> **REQUIRED WORK**:
a) Reproduce the part of the crystal layout advice starting at "3. Make room" and ending at "in electrolytic here.".
b) Summarize the crystal layout advice in two sentences.

— start QUOTED PASSAGE —

I see a few issues with your design:

  1. One of the caps is physcially touching the crystal. Move it just a little bit away

  2. Move the crystal up so that it's as close as can be to the PIC18.

  3. Make room for the guard ring. From the little I see in the image, you can likely move some things to move it closer.

  4. make sure to ground the crystal case itself mechanically (don't forcibly solder it somehow)

  5. Change the capacitors for the crystal to ceramic. This will make them smaller and there's no point in electrolytic here.

The reality is that even in its current state, the circuit will work. So it's not a question of whether it will work, but whether you'll get the best performance, cleanest clock, lower EMI, etc.

— end QUOTED PASSAGE —
— start DATA SHOWN —

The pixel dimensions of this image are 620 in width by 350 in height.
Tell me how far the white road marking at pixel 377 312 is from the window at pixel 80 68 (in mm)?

— end DATA SHOWN —

> **RESULTS FOR EACH TASK**:
a)
3. Make room for the guard ring. From the little I see in the image, you can likely move some things to move it closer.

  4. make sure to ground the crystal case itself mechanically (don't forcibly solder it somehow)

  5. Change the capacitors for the crystal to ceramic. This will make them smaller and there's no point in electrolytic here.

b) The advice lists changes to the design: move a capacitor slightly away from the crystal it touches, place the crystal as close as possible to the PIC18, make room for the guard ring, ground the crystal case mechanically without forcibly soldering it, and switch the crystal capacitors to smaller ceramic ones. Even in its current state the circuit will work, so the changes are about better performance, a cleaner clock, and lower EMI rather than whether it works at all.